--- TASK DIRECTIONS ---
Apart from the images, reproduce every record word for word.

--- INFORMATION SHOWN ---
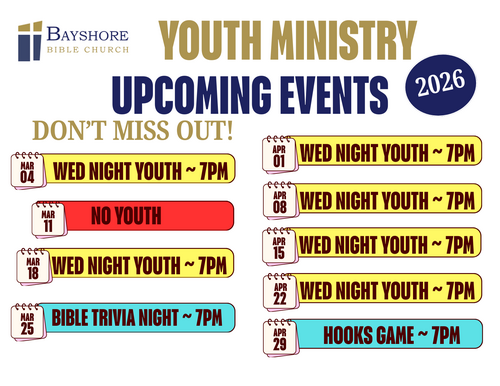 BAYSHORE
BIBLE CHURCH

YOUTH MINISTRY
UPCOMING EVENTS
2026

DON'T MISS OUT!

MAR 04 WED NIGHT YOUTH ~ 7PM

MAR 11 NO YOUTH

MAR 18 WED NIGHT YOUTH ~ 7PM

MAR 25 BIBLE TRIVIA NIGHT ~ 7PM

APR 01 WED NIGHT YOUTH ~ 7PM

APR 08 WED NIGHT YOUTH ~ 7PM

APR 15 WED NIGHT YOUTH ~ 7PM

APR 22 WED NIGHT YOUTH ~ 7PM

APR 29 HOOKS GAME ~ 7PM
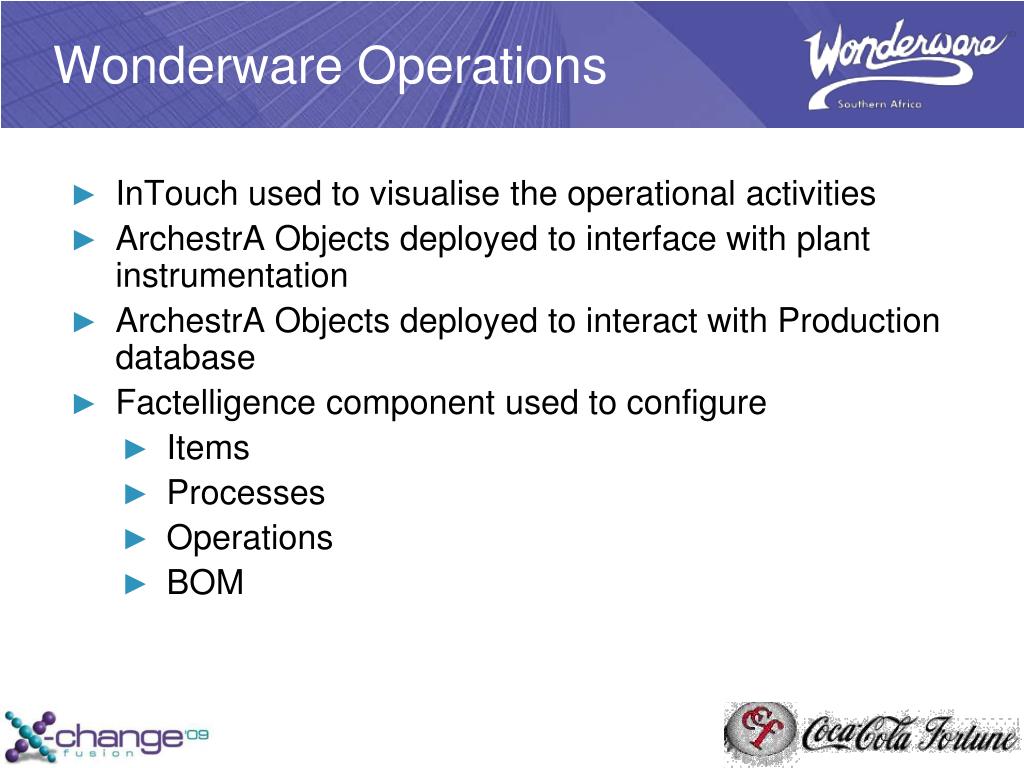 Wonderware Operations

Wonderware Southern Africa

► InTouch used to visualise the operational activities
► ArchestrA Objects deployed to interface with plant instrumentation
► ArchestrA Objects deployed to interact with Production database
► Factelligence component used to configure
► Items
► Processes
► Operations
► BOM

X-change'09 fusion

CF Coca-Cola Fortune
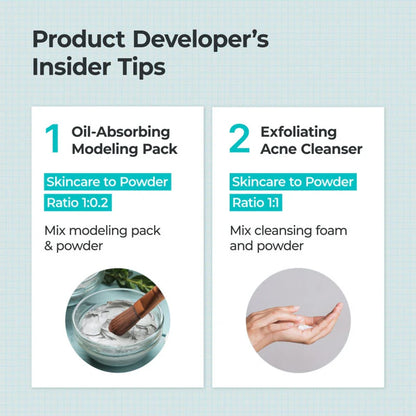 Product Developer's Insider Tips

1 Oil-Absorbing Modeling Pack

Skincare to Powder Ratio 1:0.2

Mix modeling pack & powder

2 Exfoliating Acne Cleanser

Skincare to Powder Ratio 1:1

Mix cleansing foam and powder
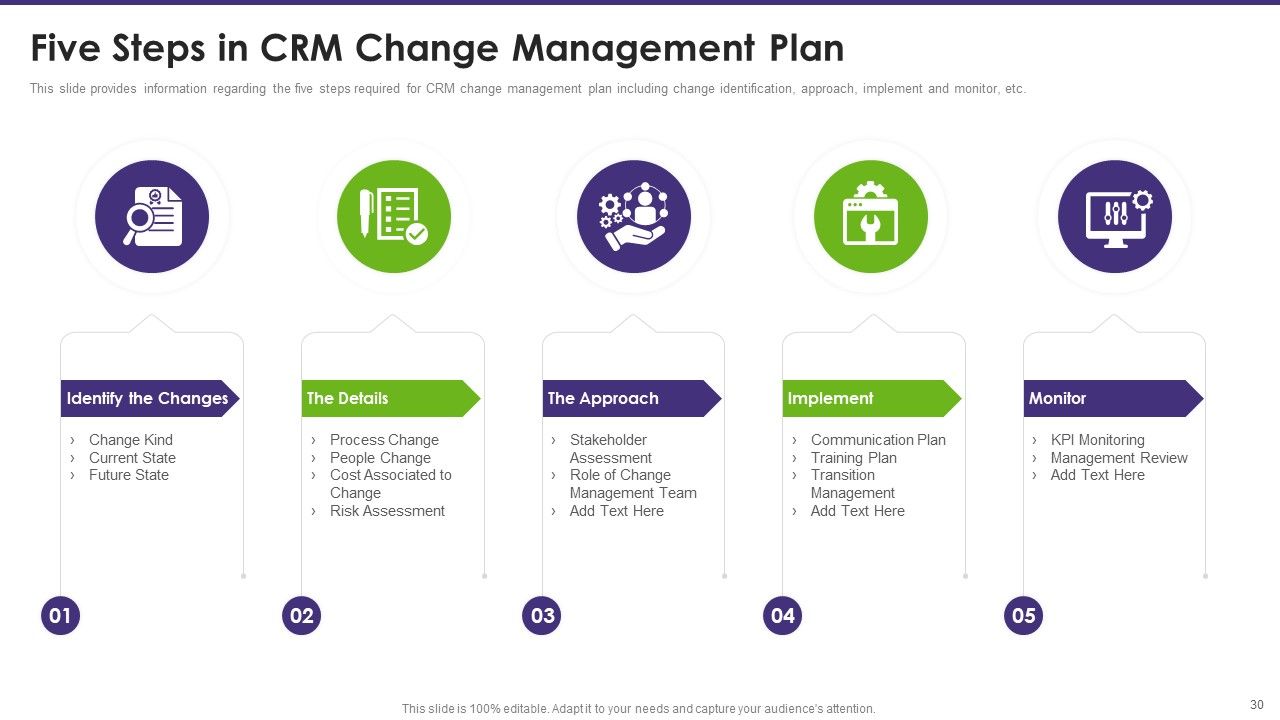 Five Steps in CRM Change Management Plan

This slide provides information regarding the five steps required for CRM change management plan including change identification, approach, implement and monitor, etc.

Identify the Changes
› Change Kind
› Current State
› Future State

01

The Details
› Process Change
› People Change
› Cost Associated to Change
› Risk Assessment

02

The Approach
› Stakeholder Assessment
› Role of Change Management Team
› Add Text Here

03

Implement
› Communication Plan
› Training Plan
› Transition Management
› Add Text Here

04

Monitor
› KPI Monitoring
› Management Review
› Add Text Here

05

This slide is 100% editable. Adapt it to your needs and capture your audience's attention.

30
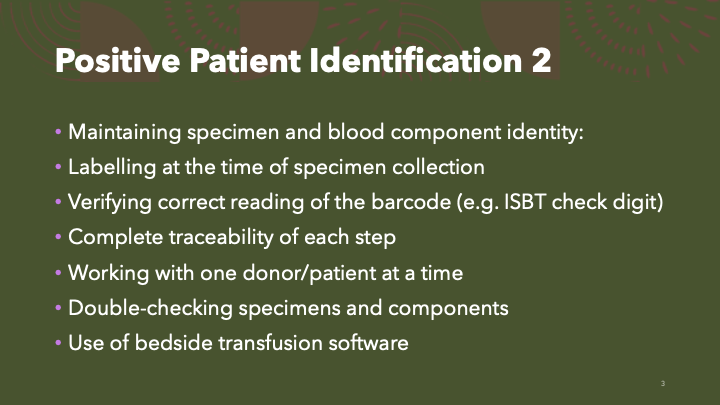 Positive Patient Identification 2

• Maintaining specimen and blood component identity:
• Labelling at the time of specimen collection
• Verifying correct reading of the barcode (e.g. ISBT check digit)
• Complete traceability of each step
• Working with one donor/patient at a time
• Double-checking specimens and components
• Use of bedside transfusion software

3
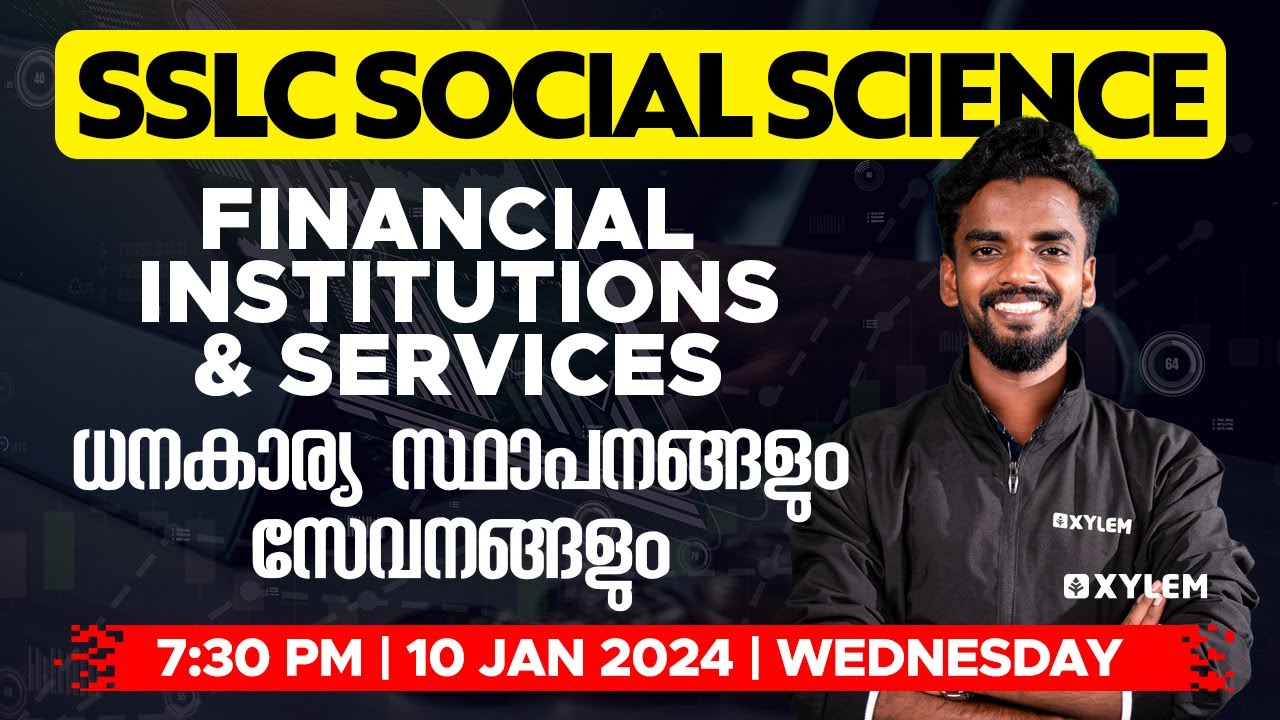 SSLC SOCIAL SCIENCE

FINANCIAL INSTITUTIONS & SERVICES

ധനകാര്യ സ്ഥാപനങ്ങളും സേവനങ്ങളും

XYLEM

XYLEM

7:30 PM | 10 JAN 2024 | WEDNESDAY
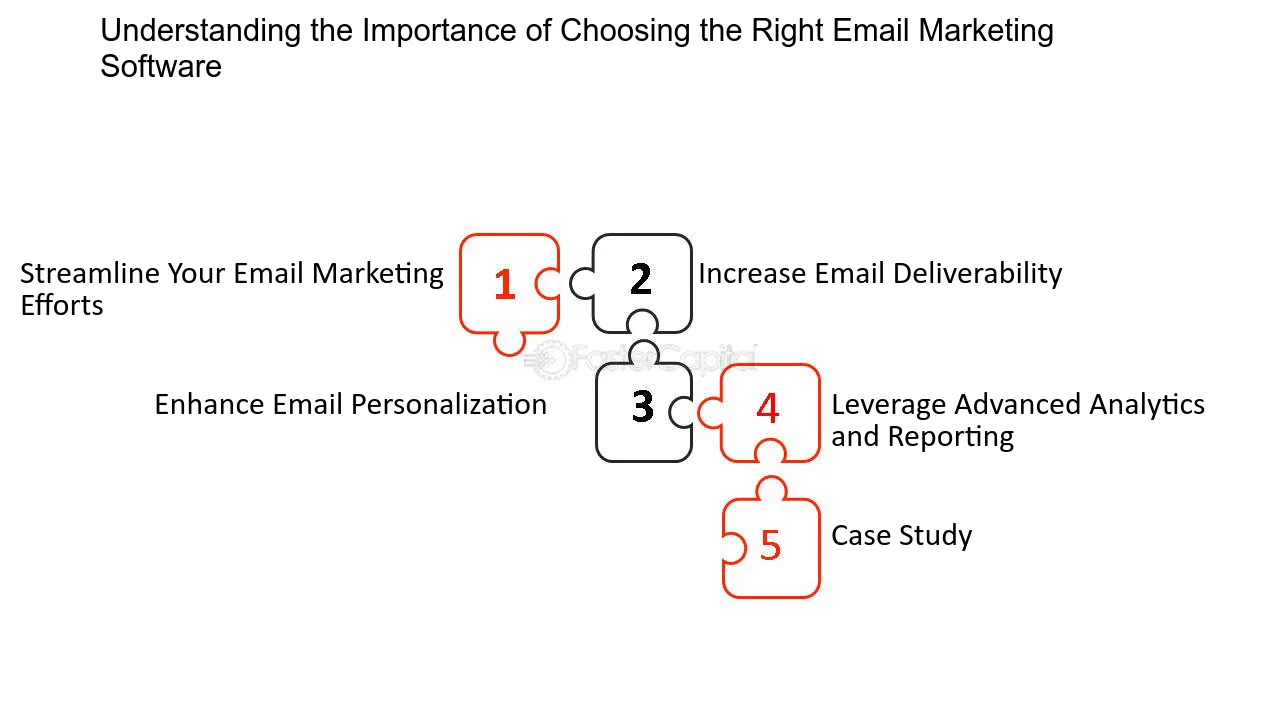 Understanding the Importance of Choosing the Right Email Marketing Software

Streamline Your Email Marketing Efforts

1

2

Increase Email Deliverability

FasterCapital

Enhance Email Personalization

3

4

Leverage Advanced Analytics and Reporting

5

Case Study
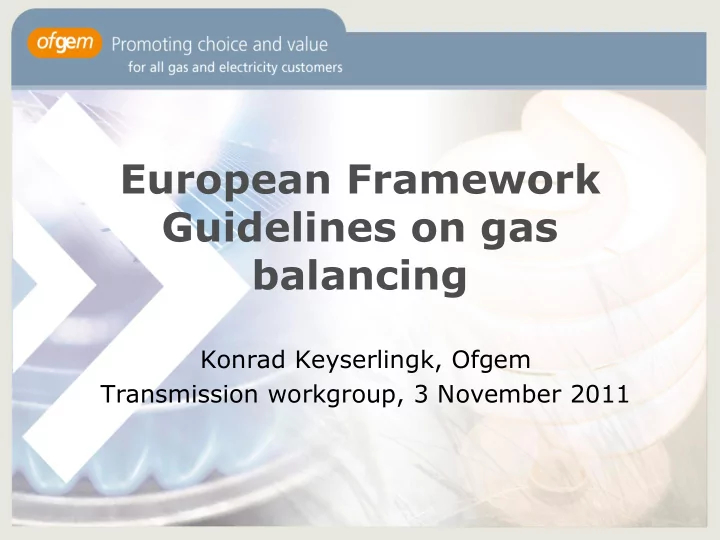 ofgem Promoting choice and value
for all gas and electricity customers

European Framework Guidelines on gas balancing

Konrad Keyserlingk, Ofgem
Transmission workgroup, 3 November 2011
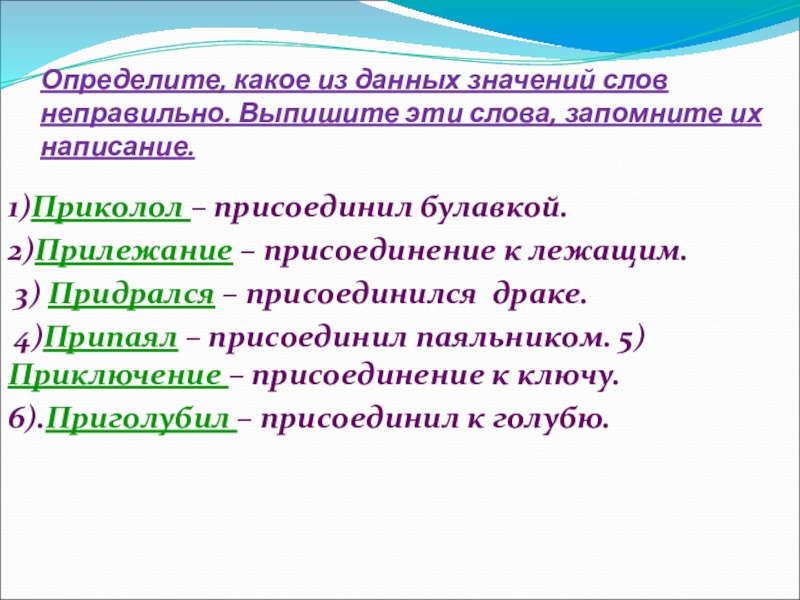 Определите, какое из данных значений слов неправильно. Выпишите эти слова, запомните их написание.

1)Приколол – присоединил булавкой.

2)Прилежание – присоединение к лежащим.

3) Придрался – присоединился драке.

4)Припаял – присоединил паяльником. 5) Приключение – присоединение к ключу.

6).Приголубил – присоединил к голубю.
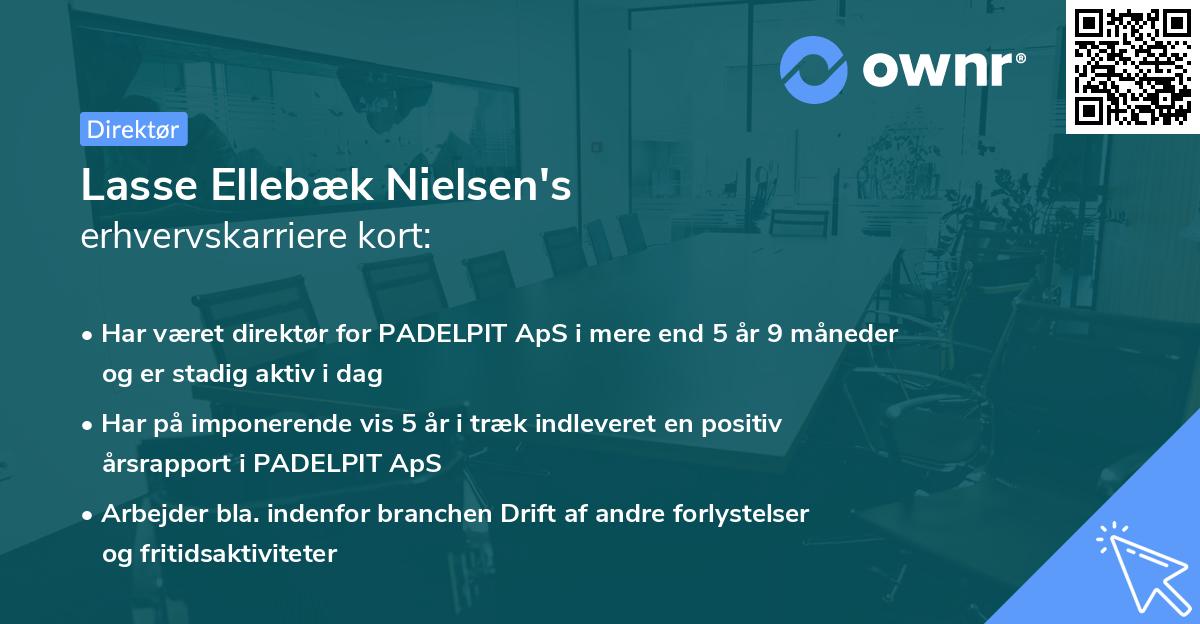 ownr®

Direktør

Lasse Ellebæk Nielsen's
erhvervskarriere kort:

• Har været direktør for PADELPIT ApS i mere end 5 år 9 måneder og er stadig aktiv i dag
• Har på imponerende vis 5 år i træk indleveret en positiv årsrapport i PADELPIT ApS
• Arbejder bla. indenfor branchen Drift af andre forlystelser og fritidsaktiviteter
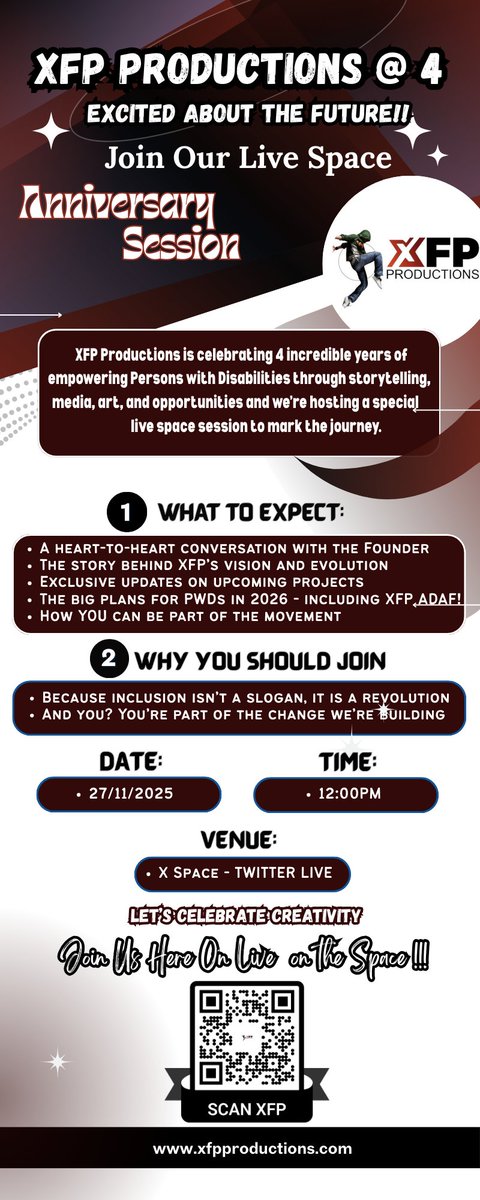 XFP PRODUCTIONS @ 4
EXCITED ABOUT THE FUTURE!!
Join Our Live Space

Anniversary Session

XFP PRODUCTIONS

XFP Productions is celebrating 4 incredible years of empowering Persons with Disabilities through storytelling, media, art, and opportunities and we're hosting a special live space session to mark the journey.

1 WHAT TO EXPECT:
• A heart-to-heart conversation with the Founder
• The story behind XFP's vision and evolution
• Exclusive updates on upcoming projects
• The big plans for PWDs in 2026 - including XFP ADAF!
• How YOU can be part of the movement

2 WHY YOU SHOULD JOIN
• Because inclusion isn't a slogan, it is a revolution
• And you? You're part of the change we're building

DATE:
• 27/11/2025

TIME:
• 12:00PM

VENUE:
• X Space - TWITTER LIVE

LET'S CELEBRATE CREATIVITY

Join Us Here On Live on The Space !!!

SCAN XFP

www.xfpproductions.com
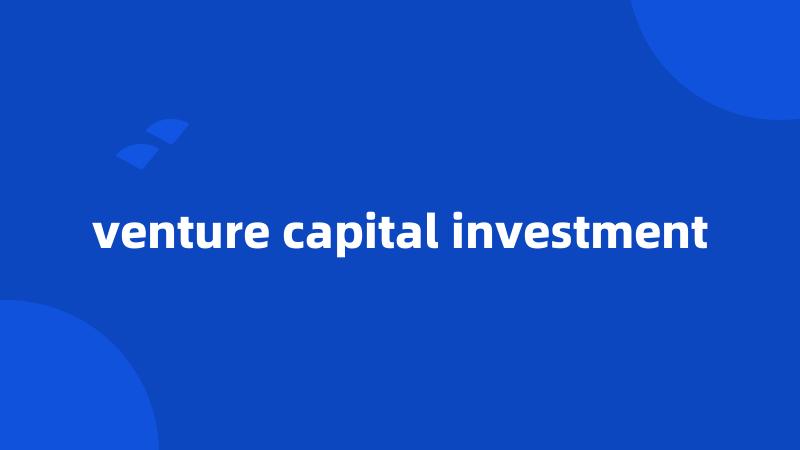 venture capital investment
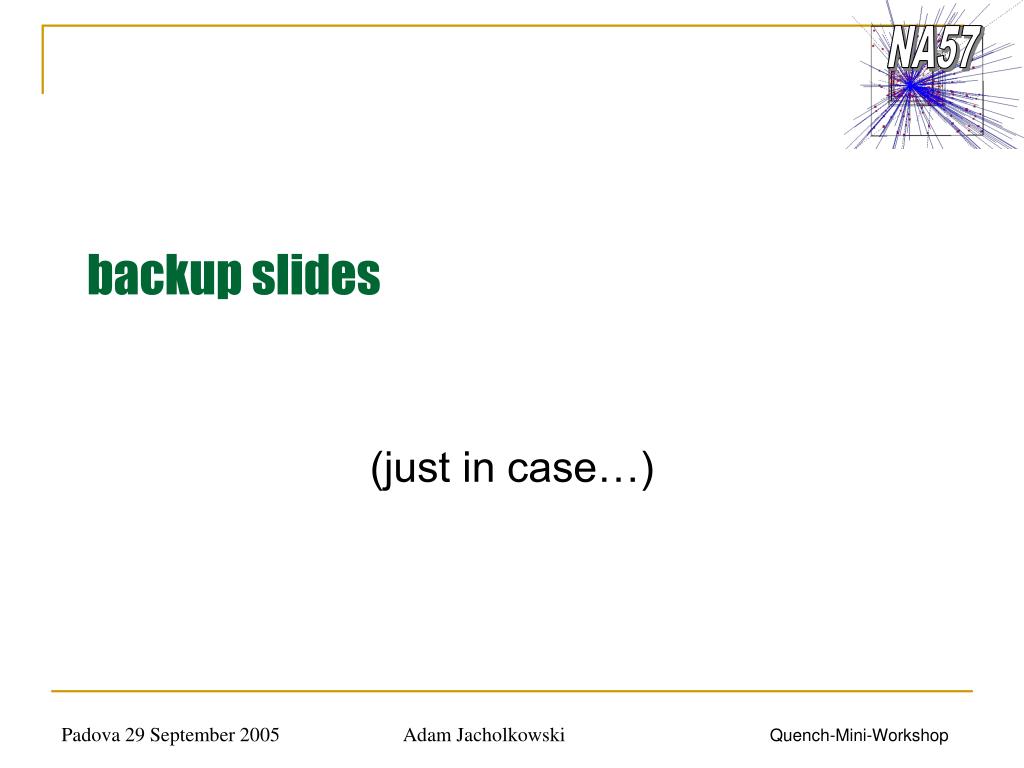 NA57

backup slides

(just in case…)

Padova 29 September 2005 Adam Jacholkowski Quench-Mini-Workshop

--- SOLUTION FOR THIS TASK ---
 BAYSHORE
BIBLE CHURCH

YOUTH MINISTRY
UPCOMING EVENTS
2026

DON'T MISS OUT!

MAR 04 WED NIGHT YOUTH ~ 7PM

MAR 11 NO YOUTH

MAR 18 WED NIGHT YOUTH ~ 7PM

MAR 25 BIBLE TRIVIA NIGHT ~ 7PM

APR 01 WED NIGHT YOUTH ~ 7PM

APR 08 WED NIGHT YOUTH ~ 7PM

APR 15 WED NIGHT YOUTH ~ 7PM

APR 22 WED NIGHT YOUTH ~ 7PM

APR 29 HOOKS GAME ~ 7PM
 Wonderware Operations

Wonderware Southern Africa

► InTouch used to visualise the operational activities
► ArchestrA Objects deployed to interface with plant instrumentation
► ArchestrA Objects deployed to interact with Production database
► Factelligence component used to configure
► Items
► Processes
► Operations
► BOM

X-change'09 fusion

CF Coca-Cola Fortune
 Product Developer's Insider Tips

1 Oil-Absorbing Modeling Pack

Skincare to Powder Ratio 1:0.2

Mix modeling pack & powder

2 Exfoliating Acne Cleanser

Skincare to Powder Ratio 1:1

Mix cleansing foam and powder
 Five Steps in CRM Change Management Plan

This slide provides information regarding the five steps required for CRM change management plan including change identification, approach, implement and monitor, etc.

Identify the Changes
› Change Kind
› Current State
› Future State

01

The Details
› Process Change
› People Change
› Cost Associated to Change
› Risk Assessment

02

The Approach
› Stakeholder Assessment
› Role of Change Management Team
› Add Text Here

03

Implement
› Communication Plan
› Training Plan
› Transition Management
› Add Text Here

04

Monitor
› KPI Monitoring
› Management Review
› Add Text Here

05

This slide is 100% editable. Adapt it to your needs and capture your audience's attention.

30
 Positive Patient Identification 2

• Maintaining specimen and blood component identity:
• Labelling at the time of specimen collection
• Verifying correct reading of the barcode (e.g. ISBT check digit)
• Complete traceability of each step
• Working with one donor/patient at a time
• Double-checking specimens and components
• Use of bedside transfusion software

3
 SSLC SOCIAL SCIENCE

FINANCIAL INSTITUTIONS & SERVICES

ധനകാര്യ സ്ഥാപനങ്ങളും സേവനങ്ങളും

XYLEM

XYLEM

7:30 PM | 10 JAN 2024 | WEDNESDAY
 Understanding the Importance of Choosing the Right Email Marketing Software

Streamline Your Email Marketing Efforts

1

2

Increase Email Deliverability

FasterCapital

Enhance Email Personalization

3

4

Leverage Advanced Analytics and Reporting

5

Case Study
 ofgem Promoting choice and value
for all gas and electricity customers

European Framework Guidelines on gas balancing

Konrad Keyserlingk, Ofgem
Transmission workgroup, 3 November 2011
 Определите, какое из данных значений слов неправильно. Выпишите эти слова, запомните их написание.

1)Приколол – присоединил булавкой.

2)Прилежание – присоединение к лежащим.

3) Придрался – присоединился драке.

4)Припаял – присоединил паяльником. 5) Приключение – присоединение к ключу.

6).Приголубил – присоединил к голубю.
 ownr®

Direktør

Lasse Ellebæk Nielsen's
erhvervskarriere kort:

• Har været direktør for PADELPIT ApS i mere end 5 år 9 måneder og er stadig aktiv i dag
• Har på imponerende vis 5 år i træk indleveret en positiv årsrapport i PADELPIT ApS
• Arbejder bla. indenfor branchen Drift af andre forlystelser og fritidsaktiviteter
 XFP PRODUCTIONS @ 4
EXCITED ABOUT THE FUTURE!!
Join Our Live Space

Anniversary Session

XFP PRODUCTIONS

XFP Productions is celebrating 4 incredible years of empowering Persons with Disabilities through storytelling, media, art, and opportunities and we're hosting a special live space session to mark the journey.

1 WHAT TO EXPECT:
• A heart-to-heart conversation with the Founder
• The story behind XFP's vision and evolution
• Exclusive updates on upcoming projects
• The big plans for PWDs in 2026 - including XFP ADAF!
• How YOU can be part of the movement

2 WHY YOU SHOULD JOIN
• Because inclusion isn't a slogan, it is a revolution
• And you? You're part of the change we're building

DATE:
• 27/11/2025

TIME:
• 12:00PM

VENUE:
• X Space - TWITTER LIVE

LET'S CELEBRATE CREATIVITY

Join Us Here On Live on The Space !!!

SCAN XFP

www.xfpproductions.com
 venture capital investment
 NA57

backup slides

(just in case…)

Padova 29 September 2005 Adam Jacholkowski Quench-Mini-Workshop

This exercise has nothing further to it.